▸ Source document
+---+
On the eve of the new millennium, Hank, the Angry, Drunken Dwarf just may be the world's quintessential celebrity--an example of the fame game run amok and of its utterly strict requirements.

On one hand, he's a guy who stumbled his way onto the Howard Stern radio show one morning--and, thereafter, stumbled into cult status. (Named the Most Beautiful Person in the World, per a 1998 People online poll.)

And on the other hand, he's a guy with an undeniable gimmick: Namely, he's an angry, drunken dwarf. In billing, at least.

"I'm not always that angry," 4-foot, 1-inch Hank says.

And as for being drunk?

"Well, not now. A little bit of a hangover, maybe."

However he got there, Hank--aka Henry Nasiff of Massachusetts--is there. Cross-country media appearances, a mini-merchandise line and (but, of course) his very own Website (www.hankthedwarf.com), launched just this month.

What hath Howard Stern wrought?

"I equate [Hank] with the real-life Beavis & Butt-head or the guys from South Park," says manager Doug Z. Goodstein, a producer of Stern's E! TV show. "He's the real deal."

For the uninitiated, Hank is a member of Stern's so-called "Wack Pack," a band of semiregulars who seem just that--semiregular. There's Crackhead Bob, Elephant Boy, Gary the Retard, etc. And, yes, Hank.
+---+
▸ Extracted records

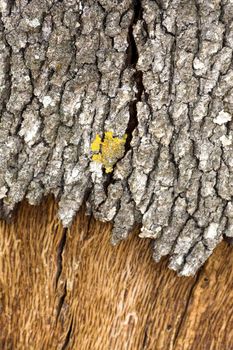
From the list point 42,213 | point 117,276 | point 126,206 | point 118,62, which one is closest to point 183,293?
point 117,276

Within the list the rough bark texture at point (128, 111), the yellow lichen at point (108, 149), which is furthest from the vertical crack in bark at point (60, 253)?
the yellow lichen at point (108, 149)

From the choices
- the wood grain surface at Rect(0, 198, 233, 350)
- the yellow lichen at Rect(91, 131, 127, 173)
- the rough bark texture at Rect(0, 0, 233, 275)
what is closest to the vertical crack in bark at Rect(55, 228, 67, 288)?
the wood grain surface at Rect(0, 198, 233, 350)

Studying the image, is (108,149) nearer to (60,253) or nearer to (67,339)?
(60,253)

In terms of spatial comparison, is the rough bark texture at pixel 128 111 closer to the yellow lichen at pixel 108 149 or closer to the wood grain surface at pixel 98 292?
the yellow lichen at pixel 108 149

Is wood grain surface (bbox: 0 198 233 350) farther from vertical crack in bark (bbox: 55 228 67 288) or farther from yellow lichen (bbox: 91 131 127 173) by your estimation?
yellow lichen (bbox: 91 131 127 173)

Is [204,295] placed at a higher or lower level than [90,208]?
lower

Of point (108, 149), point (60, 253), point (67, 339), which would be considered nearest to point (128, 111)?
point (108, 149)

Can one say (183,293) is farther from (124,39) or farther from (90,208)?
(124,39)
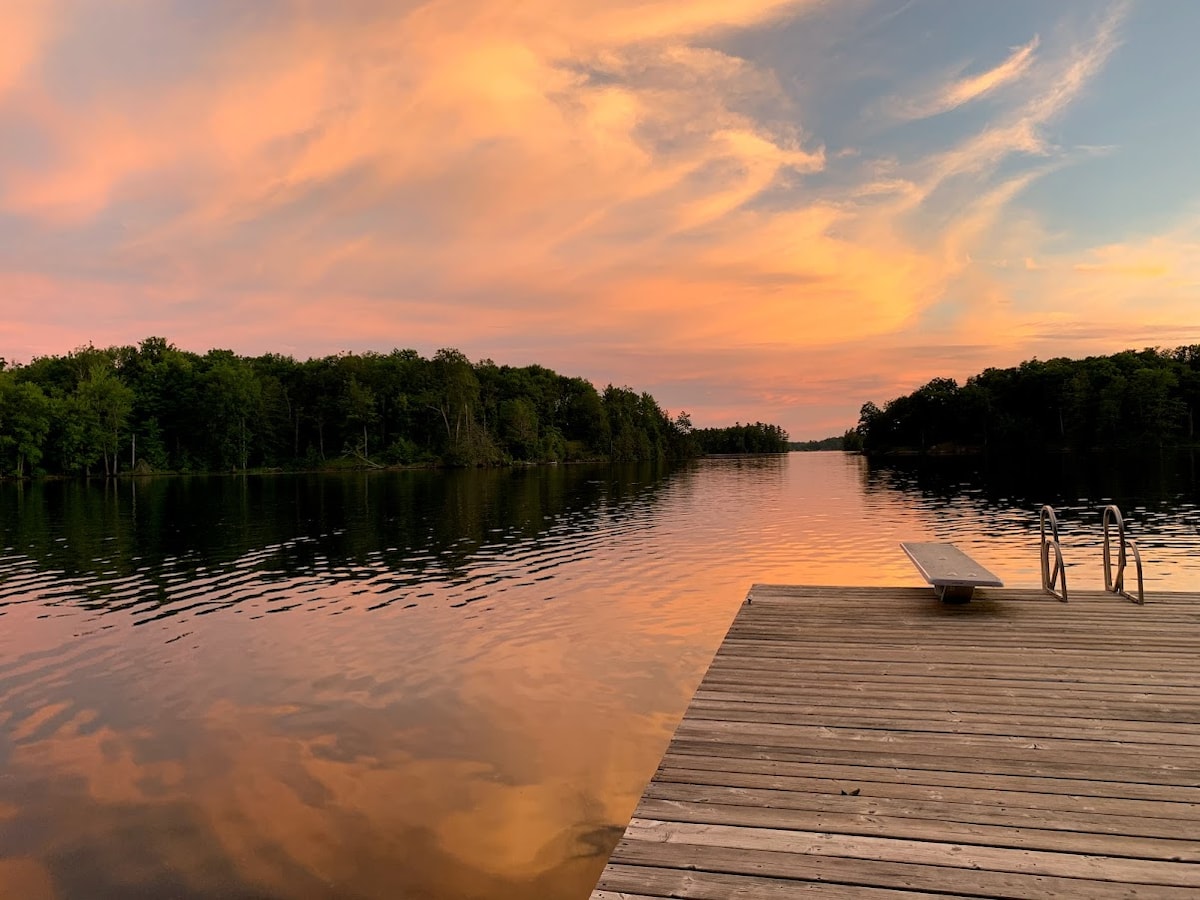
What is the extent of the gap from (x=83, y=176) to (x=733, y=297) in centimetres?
3389

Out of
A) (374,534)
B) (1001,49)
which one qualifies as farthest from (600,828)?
(1001,49)

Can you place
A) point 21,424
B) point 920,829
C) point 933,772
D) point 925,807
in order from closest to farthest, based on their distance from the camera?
1. point 920,829
2. point 925,807
3. point 933,772
4. point 21,424

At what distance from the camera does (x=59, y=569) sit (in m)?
20.8

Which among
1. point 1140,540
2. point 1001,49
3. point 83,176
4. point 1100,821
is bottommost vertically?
point 1140,540

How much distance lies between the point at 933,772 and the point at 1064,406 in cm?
15422

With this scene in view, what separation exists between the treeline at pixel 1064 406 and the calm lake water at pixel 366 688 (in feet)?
392

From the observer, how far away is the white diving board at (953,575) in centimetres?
959

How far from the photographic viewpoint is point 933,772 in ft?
15.6

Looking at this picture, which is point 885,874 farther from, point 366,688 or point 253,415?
point 253,415

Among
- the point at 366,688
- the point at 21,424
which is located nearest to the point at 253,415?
the point at 21,424

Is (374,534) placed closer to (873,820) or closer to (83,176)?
(83,176)

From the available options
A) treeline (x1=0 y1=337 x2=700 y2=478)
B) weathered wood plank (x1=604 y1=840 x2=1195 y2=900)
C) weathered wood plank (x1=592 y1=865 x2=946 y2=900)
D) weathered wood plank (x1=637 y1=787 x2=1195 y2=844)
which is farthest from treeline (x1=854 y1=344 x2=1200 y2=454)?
weathered wood plank (x1=592 y1=865 x2=946 y2=900)

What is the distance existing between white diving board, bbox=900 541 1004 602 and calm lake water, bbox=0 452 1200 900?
379cm

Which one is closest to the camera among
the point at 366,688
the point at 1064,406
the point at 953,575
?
the point at 953,575
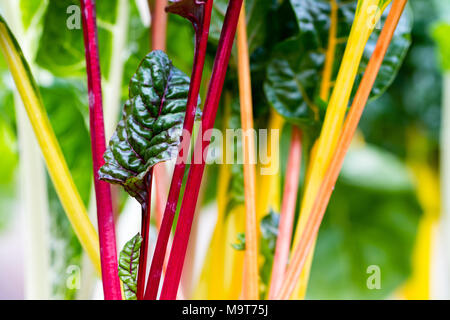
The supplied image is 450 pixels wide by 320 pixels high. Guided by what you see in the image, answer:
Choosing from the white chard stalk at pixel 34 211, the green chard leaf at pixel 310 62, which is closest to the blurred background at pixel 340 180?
the white chard stalk at pixel 34 211

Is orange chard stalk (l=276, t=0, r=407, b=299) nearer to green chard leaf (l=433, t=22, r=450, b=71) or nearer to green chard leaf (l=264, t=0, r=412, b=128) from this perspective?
green chard leaf (l=264, t=0, r=412, b=128)

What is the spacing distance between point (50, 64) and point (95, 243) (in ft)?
0.96

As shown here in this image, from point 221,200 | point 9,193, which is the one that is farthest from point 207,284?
point 9,193

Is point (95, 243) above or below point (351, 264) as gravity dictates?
above

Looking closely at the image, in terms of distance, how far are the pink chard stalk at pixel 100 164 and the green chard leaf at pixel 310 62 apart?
18cm

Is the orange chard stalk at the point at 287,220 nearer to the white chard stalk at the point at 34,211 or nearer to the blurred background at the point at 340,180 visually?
the blurred background at the point at 340,180

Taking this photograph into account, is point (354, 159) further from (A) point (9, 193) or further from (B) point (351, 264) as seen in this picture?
(A) point (9, 193)

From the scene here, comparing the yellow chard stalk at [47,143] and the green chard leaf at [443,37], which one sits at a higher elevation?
the green chard leaf at [443,37]

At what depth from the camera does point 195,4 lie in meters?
0.33

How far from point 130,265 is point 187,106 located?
13cm

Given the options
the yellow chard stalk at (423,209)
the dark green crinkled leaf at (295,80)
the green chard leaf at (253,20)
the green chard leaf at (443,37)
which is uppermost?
the green chard leaf at (443,37)

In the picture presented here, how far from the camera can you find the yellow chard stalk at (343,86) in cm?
+---+
▸ What you have to do
Could you retype the piece on Hank the Angry, Drunken Dwarf, starting at "On one hand, he's" and ending after "just this month."?

▸ Problem solution
On one hand, he's a guy who stumbled his way onto the Howard Stern radio show one morning--and, thereafter, stumbled into cult status. (Named the Most Beautiful Person in the World, per a 1998 People online poll.)

And on the other hand, he's a guy with an undeniable gimmick: Namely, he's an angry, drunken dwarf. In billing, at least.

"I'm not always that angry," 4-foot, 1-inch Hank says.

And as for being drunk?

"Well, not now. A little bit of a hangover, maybe."

However he got there, Hank--aka Henry Nasiff of Massachusetts--is there. Cross-country media appearances, a mini-merchandise line and (but, of course) his very own Website (www.hankthedwarf.com), launched just this month.